Records contained in a dataset
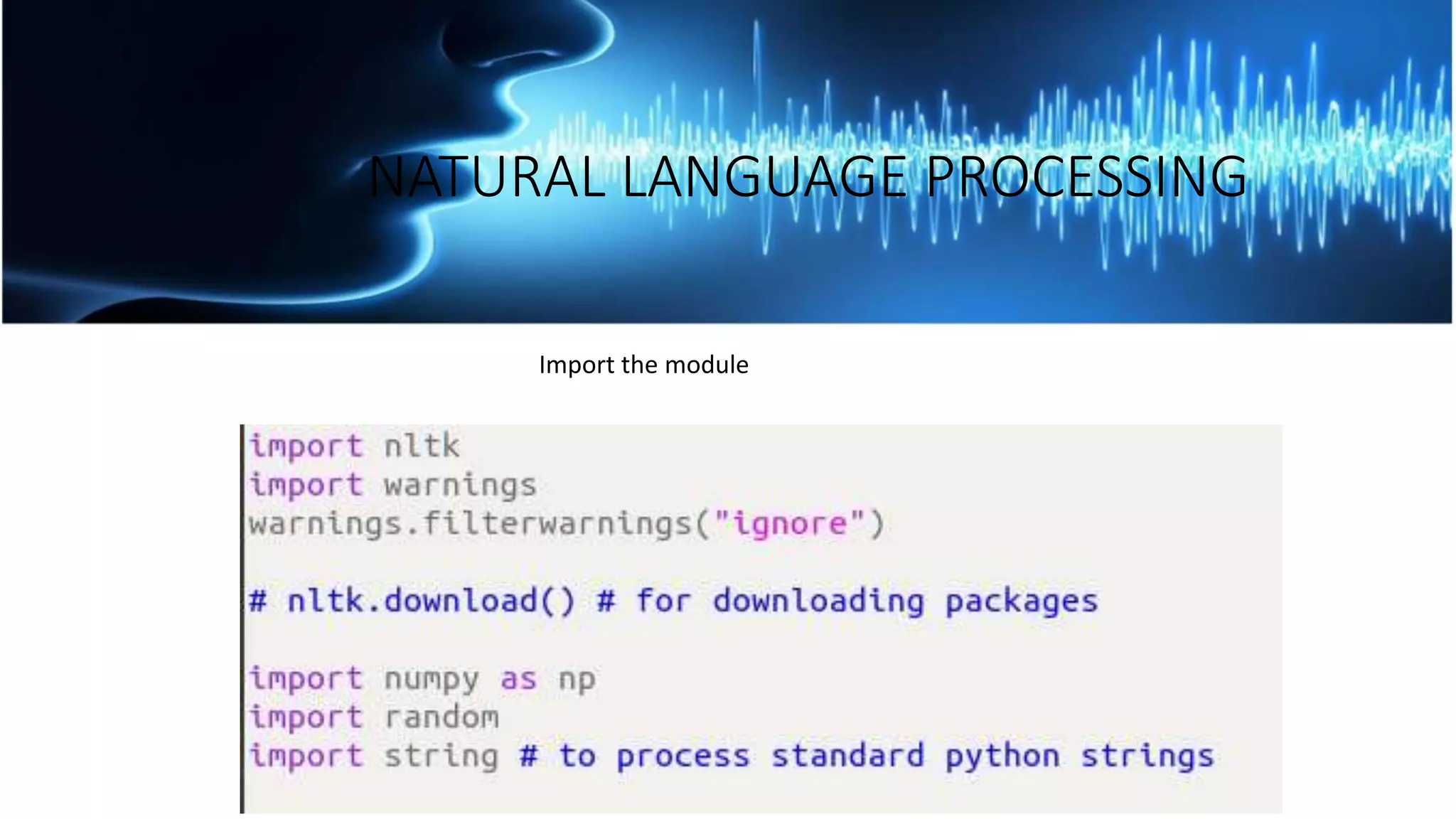 NATURAL LANGUAGE PROCESSING

Import the module

import nltk
import warnings
warnings.filterwarnings("ignore")

# nltk.download() # for downloading packages

import numpy as np
import random
import string # to process standard python strings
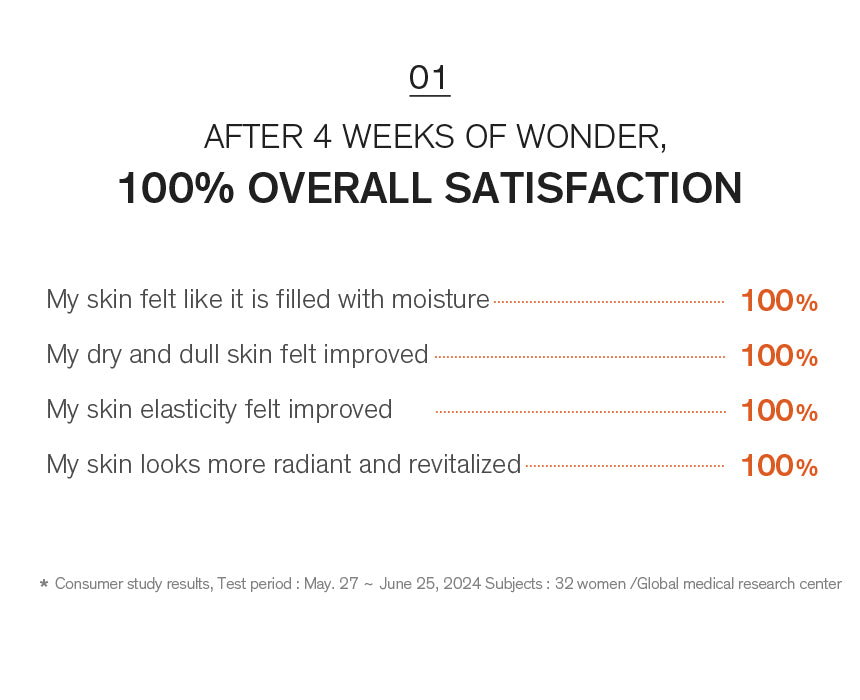 01

AFTER 4 WEEKS OF WONDER,

100% OVERALL SATISFACTION

My skin felt like it is filled with moisture 100%

My dry and dull skin felt improved 100%

My skin elasticity felt improved 100%

My skin looks more radiant and revitalized 100%

* Consumer study results, Test period : May. 27 ~ June 25, 2024 Subjects : 32 women /Global medical research center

§ **Prompt**: Transcribe exactly, and only, the lines from the one with "100% OVERALL SATISFACTION" through the last line of the data.

§ **Answer box**:
100% OVERALL SATISFACTION

My skin felt like it is filled with moisture 100%

My dry and dull skin felt improved 100%

My skin elasticity felt improved 100%

My skin looks more radiant and revitalized 100%

* Consumer study results, Test period : May. 27 ~ June 25, 2024 Subjects : 32 women /Global medical research center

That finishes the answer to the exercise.